START Data shown
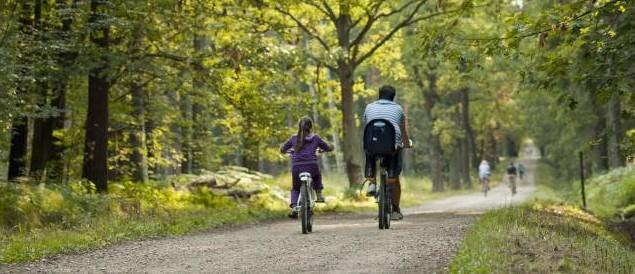 rower, ścieżka rowerowa, las, kolarze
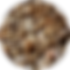 sunflowerseed_0731062023.png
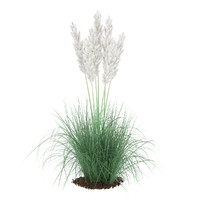 max ornamental grass
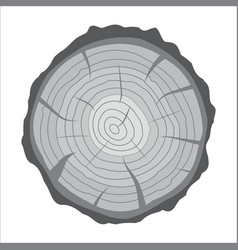 Cross section tree stump or trunk wood cut vector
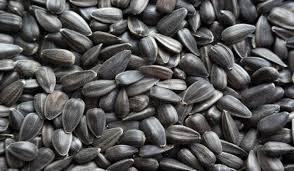 Подсолнечник сорт Добрыня купить семена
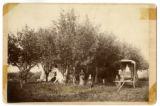 Bartholomew family in orchard with trick horse and unhitched carriage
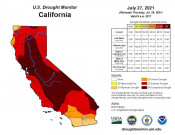 New Poll Finds Water Shortages, Drought are Californians' Biggest Environmental Concerns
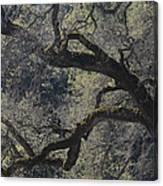 Mountain Oak Canvas Print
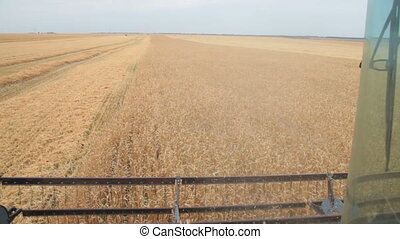 combine harvester cuts wheat ears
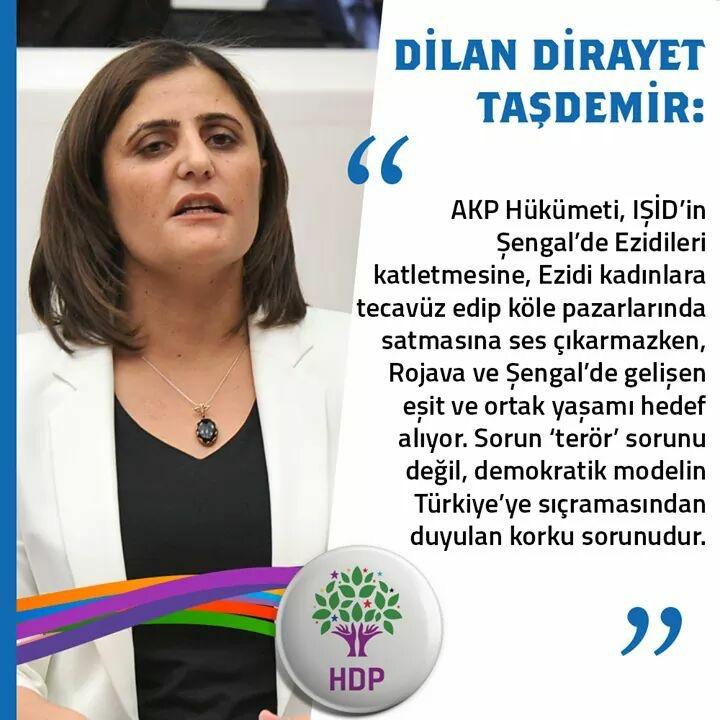 Dilan Dirayet Taşdemir: AKP Hükümeti Rojava ve Şengal'de gelişen eşit ve ortak yaşamı hedef almaktadır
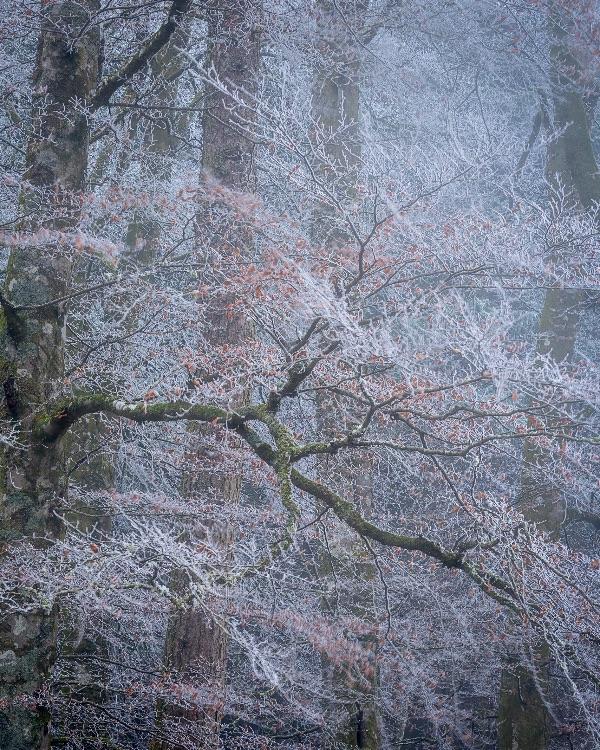 Loch Oich hoar frost
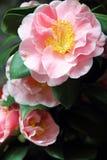 Rose camellias Royalty Free Stock Photos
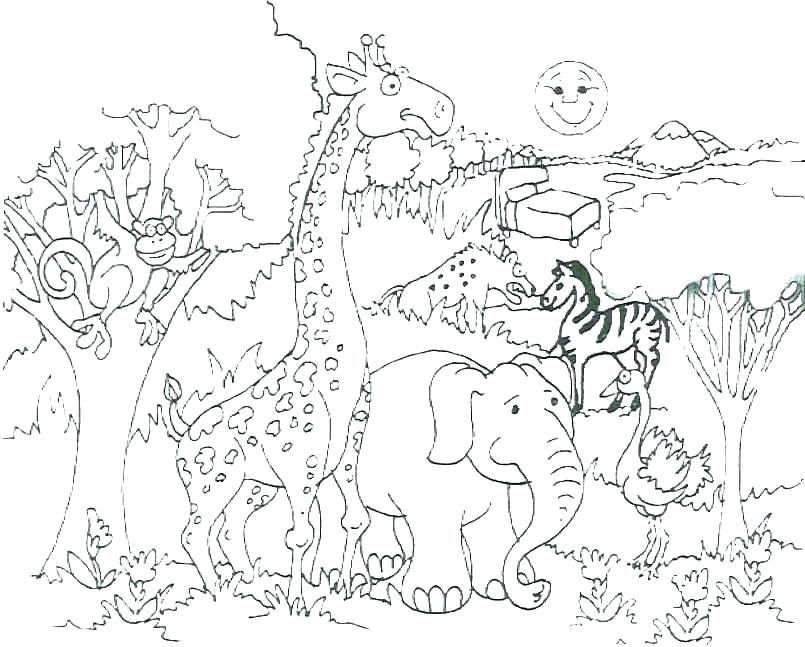 805x647 Wild Animal Coloring Pages Animal Coloring Pages Wild Animal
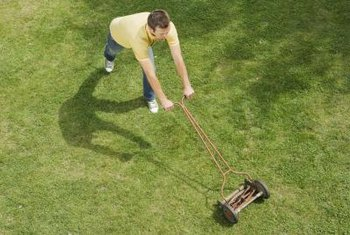 Artifical lawns require less maintenance than real grass, but also have disadvantages.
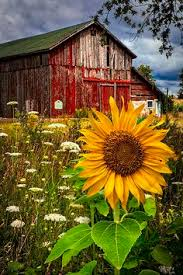 barn with sunflower
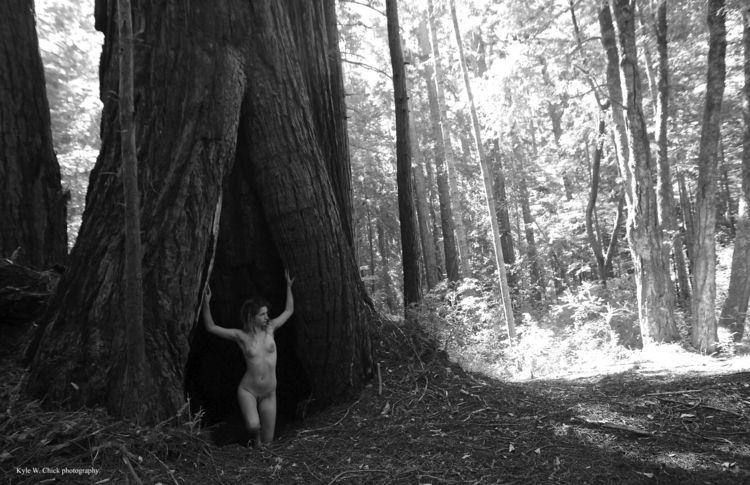 Tree House Butano State Park, C - gloriagray | ello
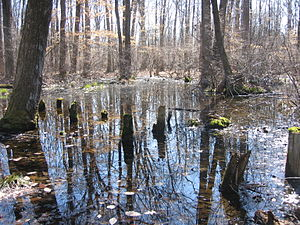 Great Swamp National Wildlife Refuge - Image: Image Great Swamp National Wildlife Refuge New Jersey 01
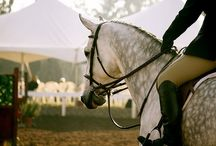 Horse love❤❤ / For my serious number one passion... Horses. And in my case, English riding. / by Madison Sackewitz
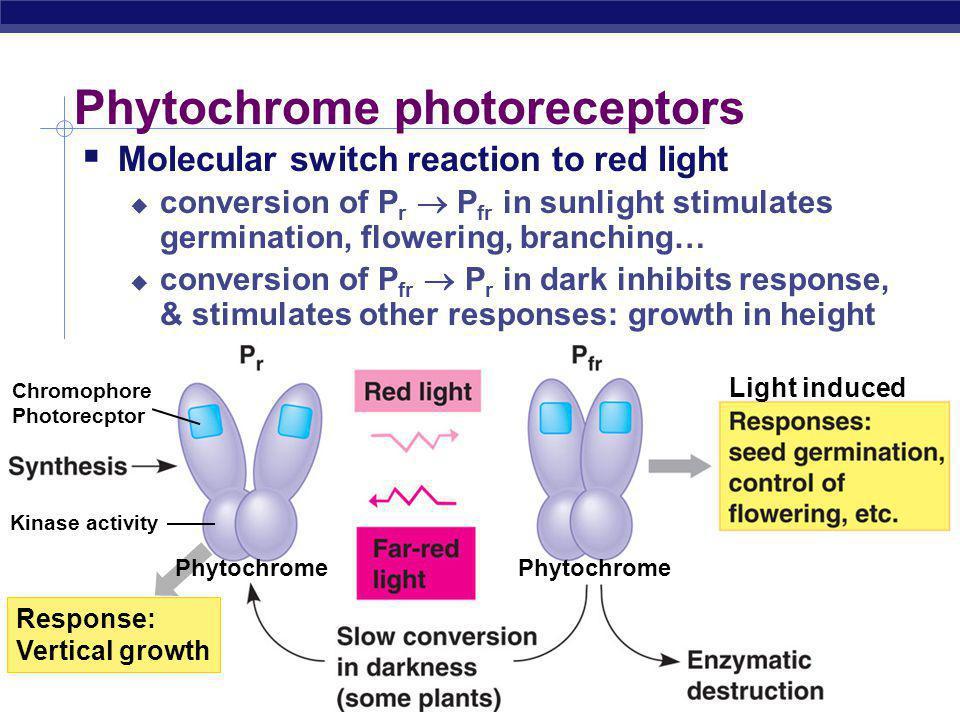Phytochrome photoreceptors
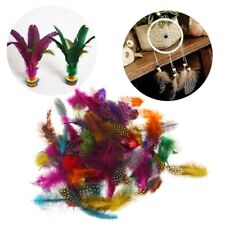 """100pcs 1""""-3"""" Colorful Spotted Feathers for DIY Craft Jewelry and Clothing Decor"""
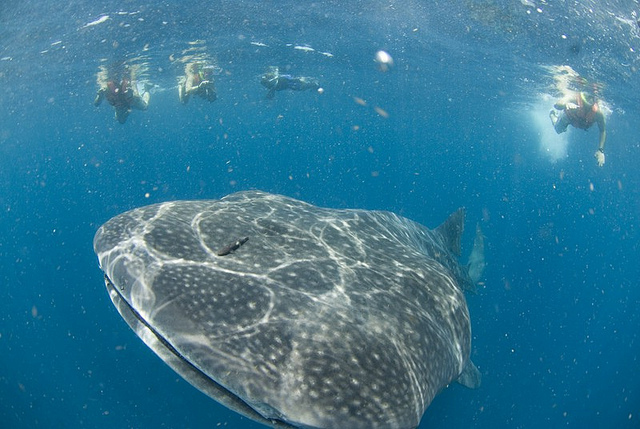 A whale shark off the coast of Mexico.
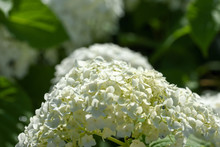 It Is A White Hydrangea (Anabe...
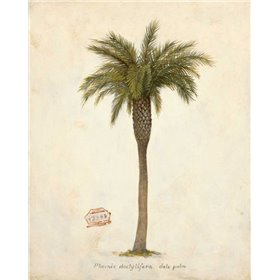 Date Palm Illustration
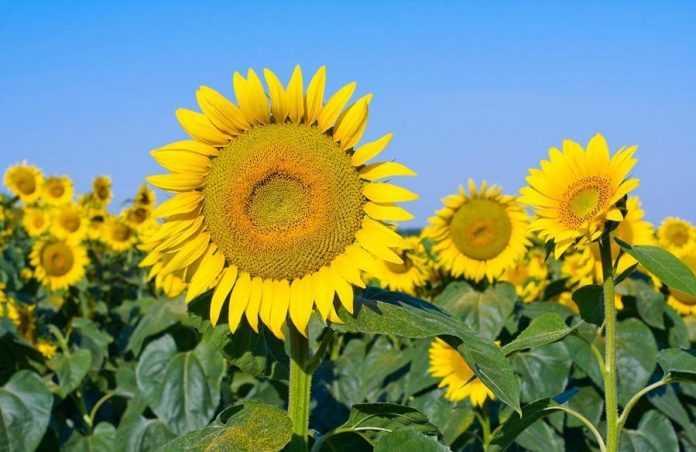 Мінеральне живлення соняшнику для отримання високого урожаю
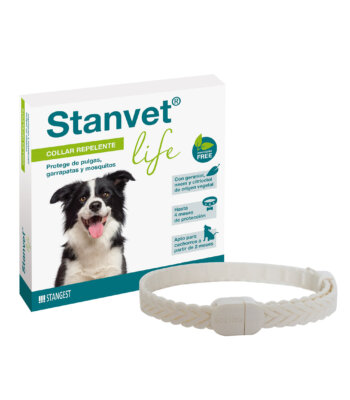 Collar Stanvet Life Natural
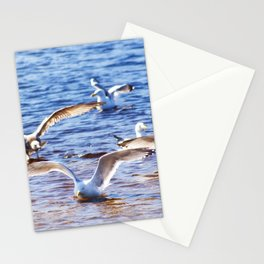 Landing Party Stationery Cards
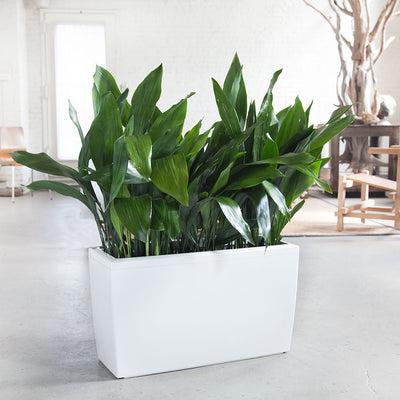 Iron Plant Potted In Lechuza Cararo White Planter - Shop Online - My City Plants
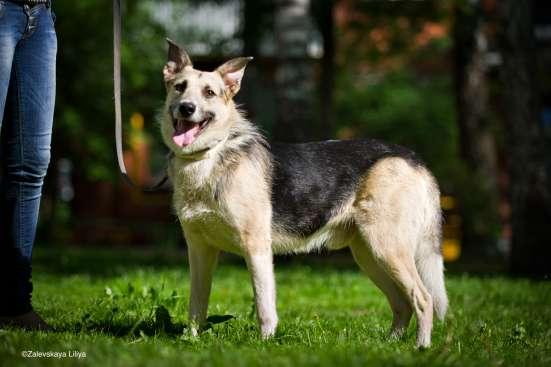 Отдается в дар замечательный пес Норд!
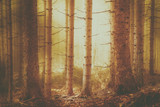 Creepy orange colored conifer tree forest landscape. Color filter effect and selective focus used. - 200228479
END Data shown
# Exercise description
Lines from the one holding "Artifical lawns require" down to the last line of the entries above must be retyped exactly, inclusive of both, with no pictures and nothing else.

# The answer
 Artifical lawns require less maintenance than real grass, but also have disadvantages.
 barn with sunflower
 Tree House Butano State Park, C - gloriagray | ello
 Great Swamp National Wildlife Refuge - Image: Image Great Swamp National Wildlife Refuge New Jersey 01
 Horse love❤❤ / For my serious number one passion... Horses. And in my case, English riding. / by Madison Sackewitz
Phytochrome photoreceptors
 """100pcs 1""""-3"""" Colorful Spotted Feathers for DIY Craft Jewelry and Clothing Decor"""
 A whale shark off the coast of Mexico.
 It Is A White Hydrangea (Anabe...
 Date Palm Illustration
 Мінеральне живлення соняшнику для отримання високого урожаю
 Collar Stanvet Life Natural
 Landing Party Stationery Cards
 Iron Plant Potted In Lechuza Cararo White Planter - Shop Online - My City Plants
 Отдается в дар замечательный пес Норд!
 Creepy orange colored conifer tree forest landscape. Color filter effect and selective focus used. - 200228479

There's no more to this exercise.